* **TASKS TO CARRY OUT**:
1. Reproduce the court report word for word, covering everything from "Counsel for the" down to "they became separated.".
2. List every judge named in the court report.
3. According to the court report, how far outside the 28-day limit did Ellahi lodge his appeal against conviction?

* **PROVIDED PASSAGE**:
════

Sentencing him to 13 years imprisonment in March 2016, Mr Justice Tony Hunt said the “frightening, appalling, disgusting and depraved” offence committed by Ellahi had "demolished" years of work in helping the woman lead an independent life.
The judge complimented the victim's mother on her dignity and fortitude in meeting the case and wished the family well in the future as they seek to restore the woman to her independence.
Ellahi lodged an appeal against his conviction one year and seven months outside of the 28-day limit provided for criminals to lodge an appeal. He claimed he was “distraught and overwhelmed” by the jury’s verdict, and “lacked the emotional strength” to deal with the appeal procedure.
However, he was refused extra time to bring an appeal against his conviction today.
President of the Court of Appeal Mr Justice George Birmingham said the court had regard to the long delay and to the fact there didn’t appear to be any ground of appeal that had a real prospect of success.
He said prosecution evidence was compelling and the defence case “strained credibility to, and beyond, breaking point”.
Mr Justice Birmingham, who sat with Mr Justice Patrick McCarthy and Ms Justice Isobel Kennedy, said the interests of victims had to be considered and the victim’s position in this case was particularly acute.
Counsel for the Director of Public Prosecutions, Caroline Biggs SC, said the victim was entitled to assume the case had long since completed.
The Central Criminal Court heard that the woman was out with her mother that day but that they became separated.
In her interviews, the woman said a man found her on the street and pushed her into a corner before saying “come with me.” She said the man told her he was going to help her before taking her by the hand to a house. “He didn't help me,” she said. “I was confused and scared and sick.”

════

* **DATASET**:
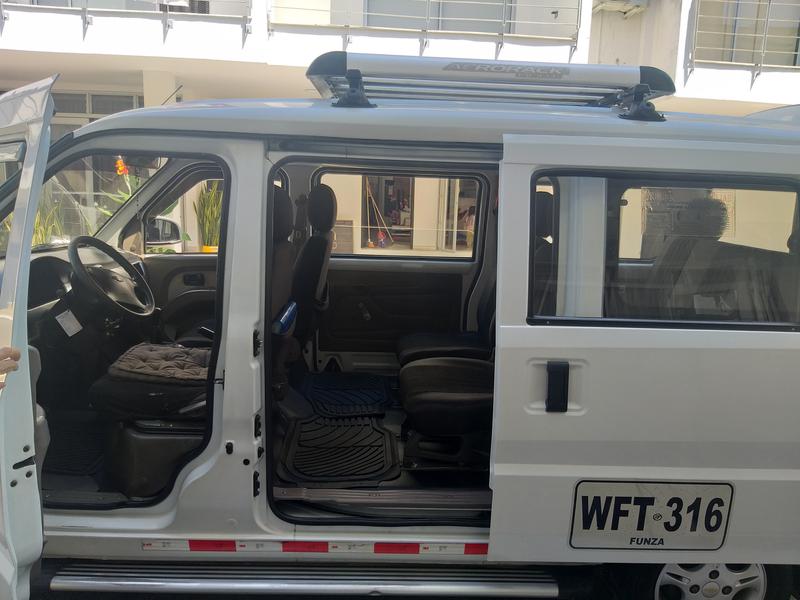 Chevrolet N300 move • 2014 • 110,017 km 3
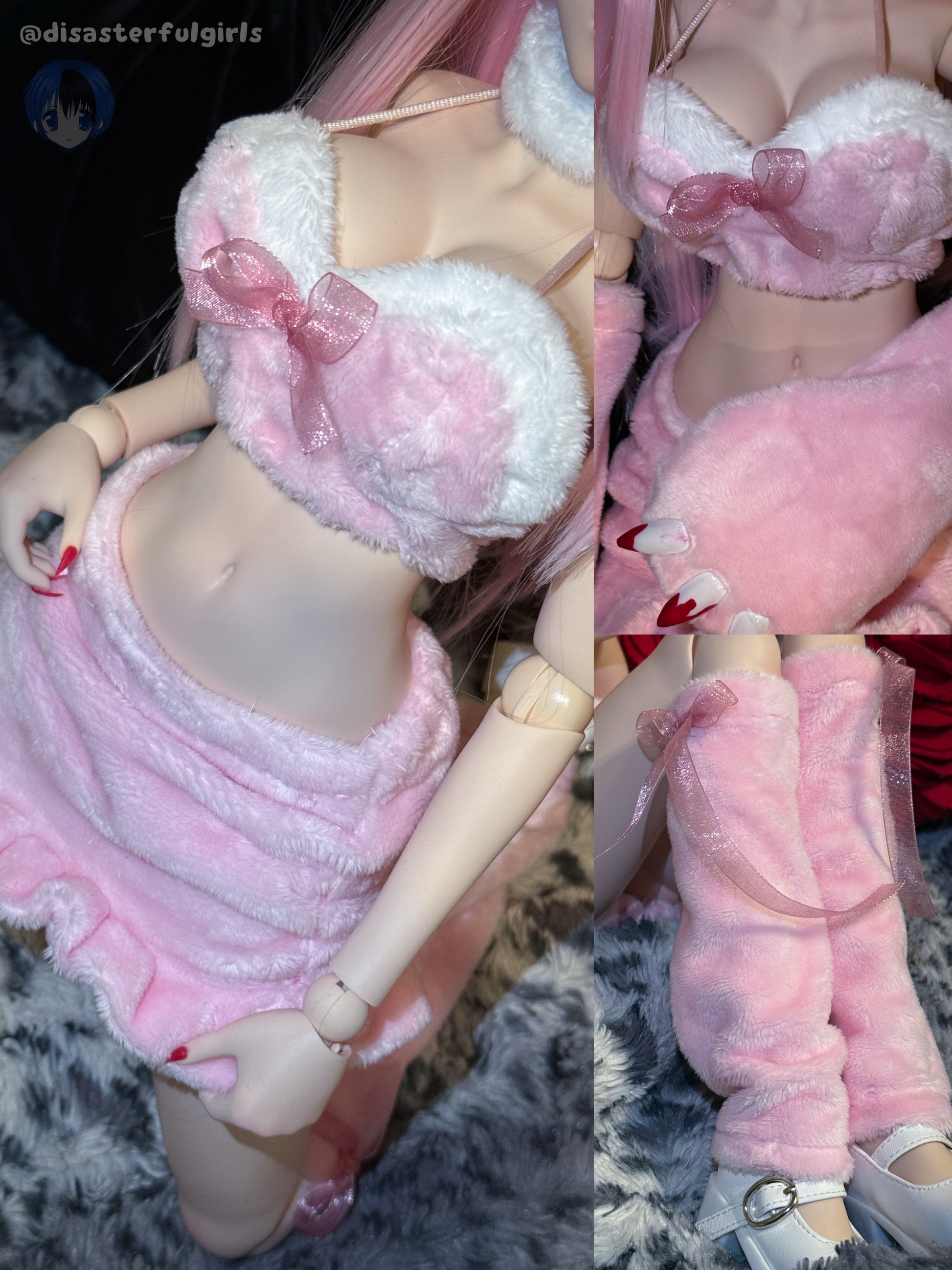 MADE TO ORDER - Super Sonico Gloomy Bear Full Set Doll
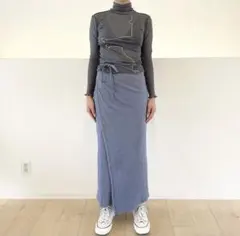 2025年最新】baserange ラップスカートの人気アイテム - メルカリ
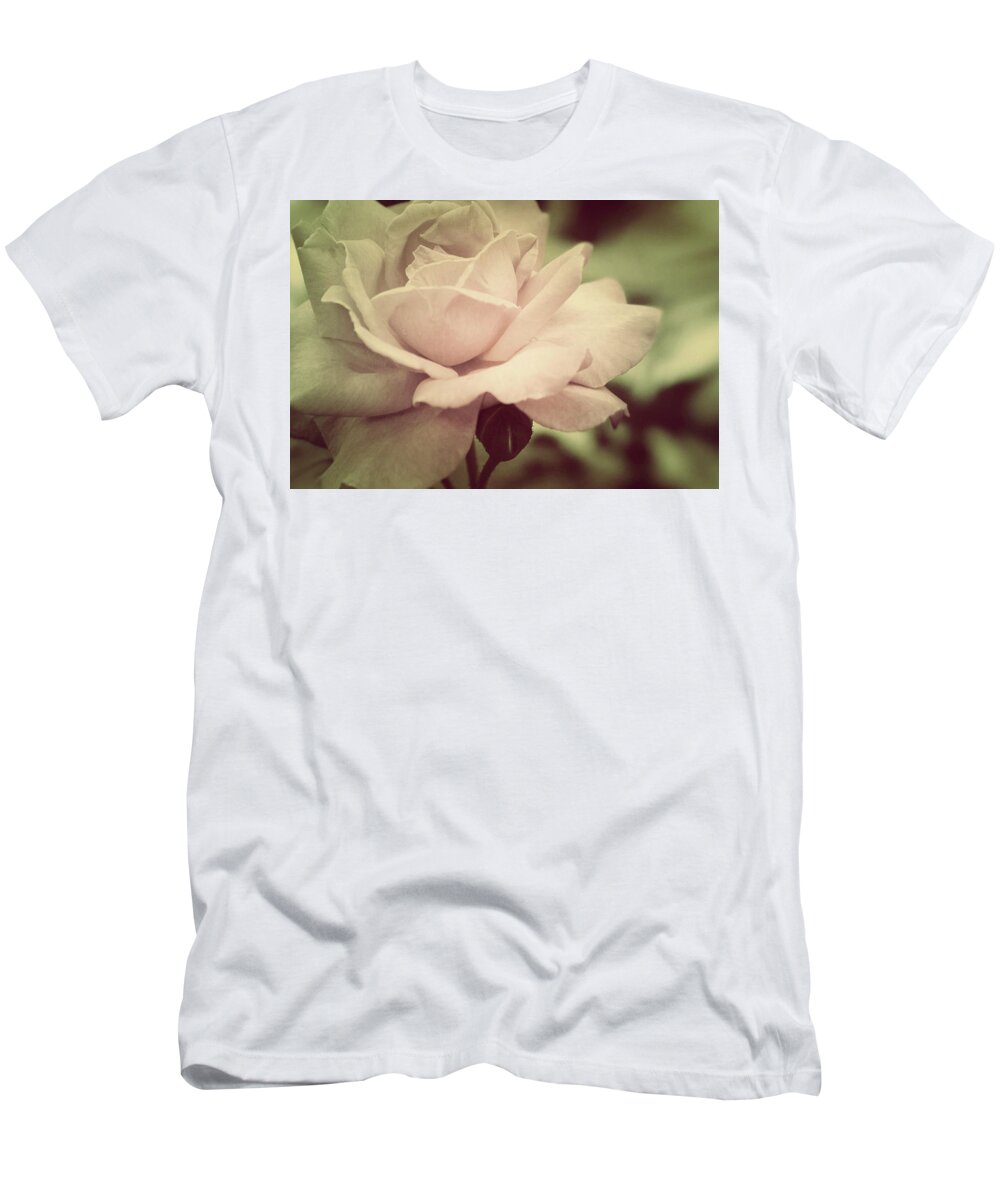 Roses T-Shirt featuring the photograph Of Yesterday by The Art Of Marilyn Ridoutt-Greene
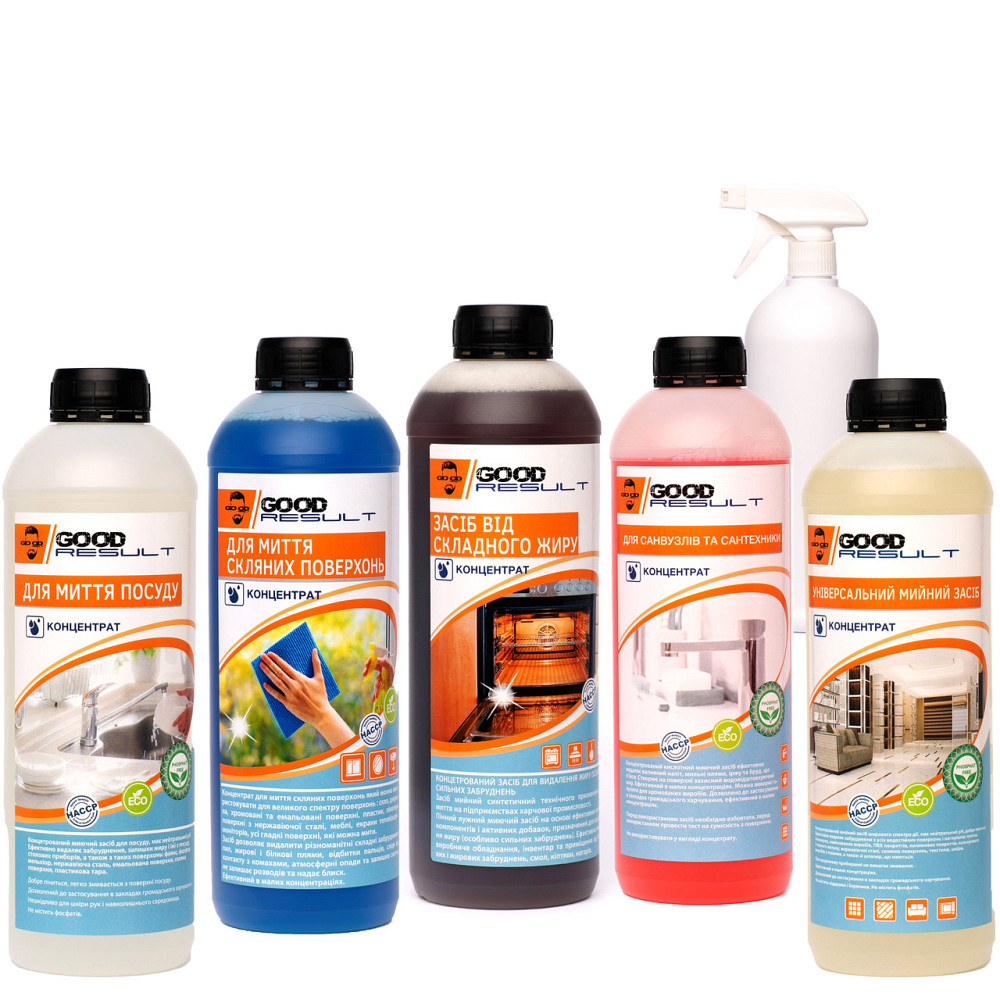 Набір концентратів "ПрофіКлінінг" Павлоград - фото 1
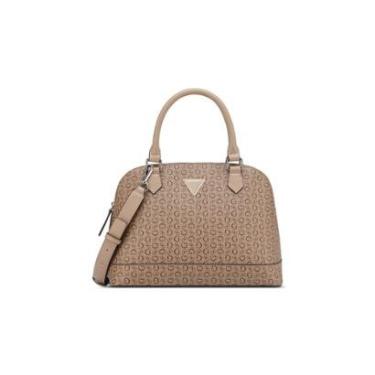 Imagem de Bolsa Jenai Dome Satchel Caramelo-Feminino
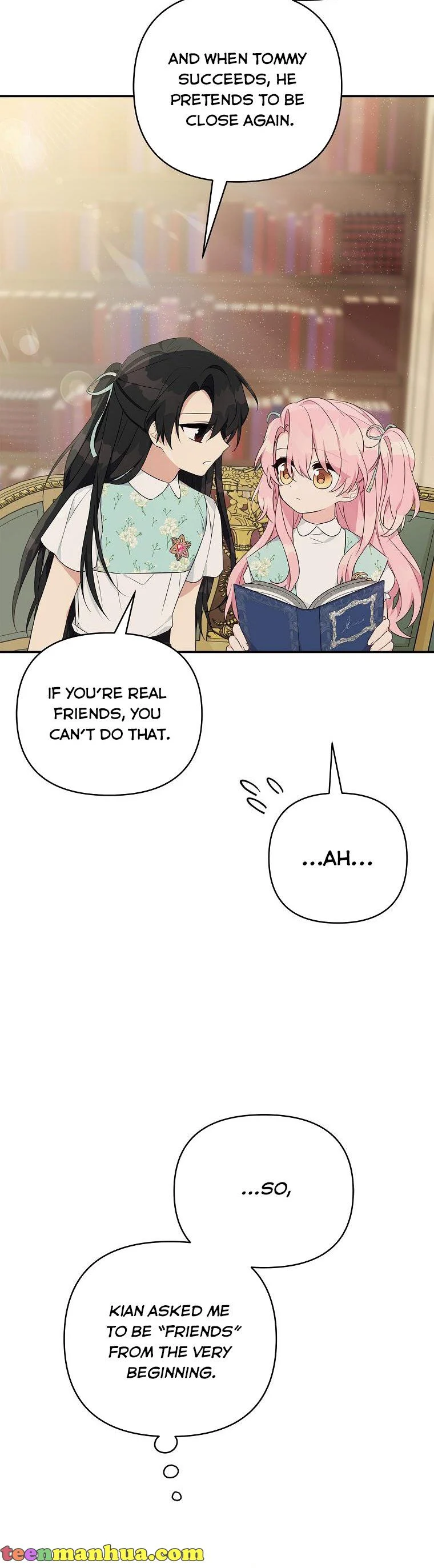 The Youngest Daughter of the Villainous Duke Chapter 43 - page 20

════

* **ANSWERS FOR THE TASKS**:
1.
Counsel for the Director of Public Prosecutions, Caroline Biggs SC, said the victim was entitled to assume the case had long since completed.
The Central Criminal Court heard that the woman was out with her mother that day but that they became separated.

2.
Mr Justice Tony Hunt
Mr Justice George Birmingham
Mr Justice Patrick McCarthy
Ms Justice Isobel Kennedy

3. One year and seven months.